I arrived after 25-minute ride to the mall and took the escalator up to the Apple store on the next level. The mall, incredibly busy with throngs of people, was looking more like it was Christmas Eve, not New Year’s Eve. The Apple store was as crowded as I have ever seen it. Every computer station was occupied, and all the sales associates, dressed in festive red t-shirts, were engaged. The Genius desk at the back of the store appeared to be jammed, but it was hard to tell because there were so many bodies between me and the back wall.

Suddenly a young sales associate indicated that he was free.
“How may I help you?” he asked.
“I want to buy an 16GB WiFi iPad.”
“Certainly,” he said, and turned and reached up on the wall behind him and pulled down an iPad box. The wall was lined with iPad boxes, I noticed.
He did not try to upsell me.
“I also want a case for the iPad.”
He turned and opened a lower cupboard, and pulled out a box containing the case.

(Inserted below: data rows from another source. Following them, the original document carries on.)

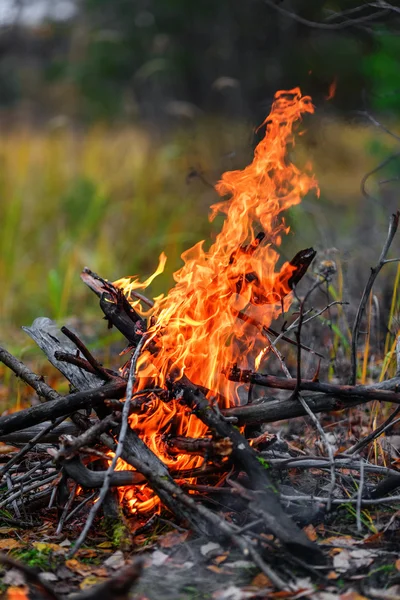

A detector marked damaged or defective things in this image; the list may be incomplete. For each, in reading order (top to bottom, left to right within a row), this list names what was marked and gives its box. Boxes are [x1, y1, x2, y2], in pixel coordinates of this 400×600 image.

charred stick [350, 210, 400, 384]
charred stick [0, 344, 60, 400]
charred stick [0, 380, 126, 436]
charred stick [227, 366, 400, 404]
charred stick [174, 378, 322, 560]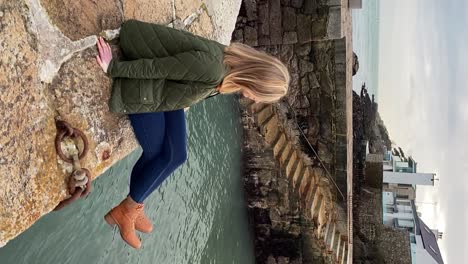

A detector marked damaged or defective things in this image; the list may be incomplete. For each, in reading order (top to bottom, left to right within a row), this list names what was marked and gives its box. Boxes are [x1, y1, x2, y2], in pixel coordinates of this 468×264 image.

rusty metal ring [54, 127, 89, 162]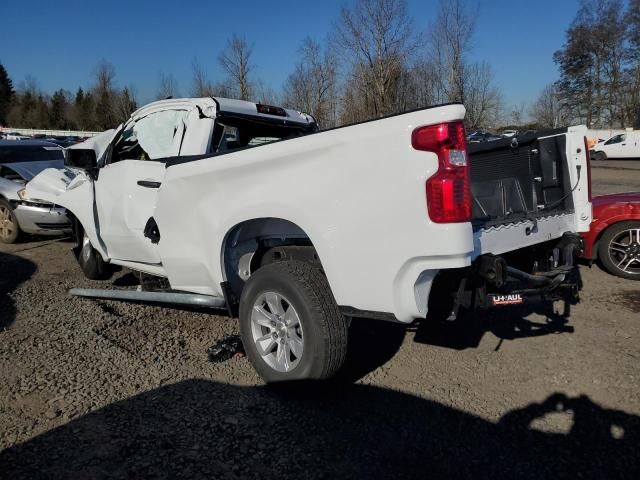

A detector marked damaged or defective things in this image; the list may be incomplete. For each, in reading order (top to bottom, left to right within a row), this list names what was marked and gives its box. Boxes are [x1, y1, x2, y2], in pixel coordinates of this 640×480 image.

crumpled hood [0, 160, 65, 181]
damaged white truck [27, 97, 592, 382]
crushed truck cab [27, 97, 592, 382]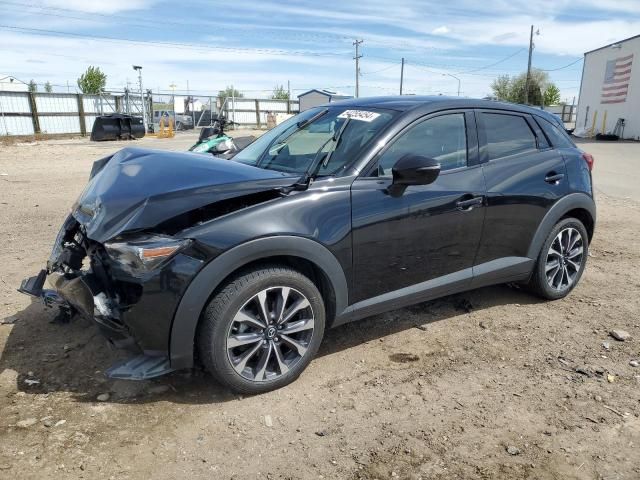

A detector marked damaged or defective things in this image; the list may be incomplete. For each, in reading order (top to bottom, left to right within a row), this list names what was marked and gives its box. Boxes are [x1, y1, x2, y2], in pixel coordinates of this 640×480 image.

detached front bumper [19, 218, 205, 378]
broken headlight [104, 233, 190, 274]
damaged front end of car [17, 146, 296, 378]
crumpled hood [73, 146, 298, 242]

“Will there be anything else?”
“That’s it,” I said.
“Would you like to take out a subscription to me.com?”
“I already have one,” I said.
An iPhone suddenly appeared out of his pocket.
We were still standing in the middle of the store.
I handed him my VISA card and he swiped it through a card reader that was affixed to his iPhone.
He handed me the phone and asked me to sign my name on its screen using my fingertip.
“Your receipt will be in your me.com inbox in a moment.”
He slipped the two boxes into an Apple bag.
“A pleasure doing business with you,” I said as I shook his hand.
Five minutes later I boarded the streetcar for the trip home. I hadn’t stood in a lineup and no paper had changed hands.
I’d been in the mall exactly 7 minutes.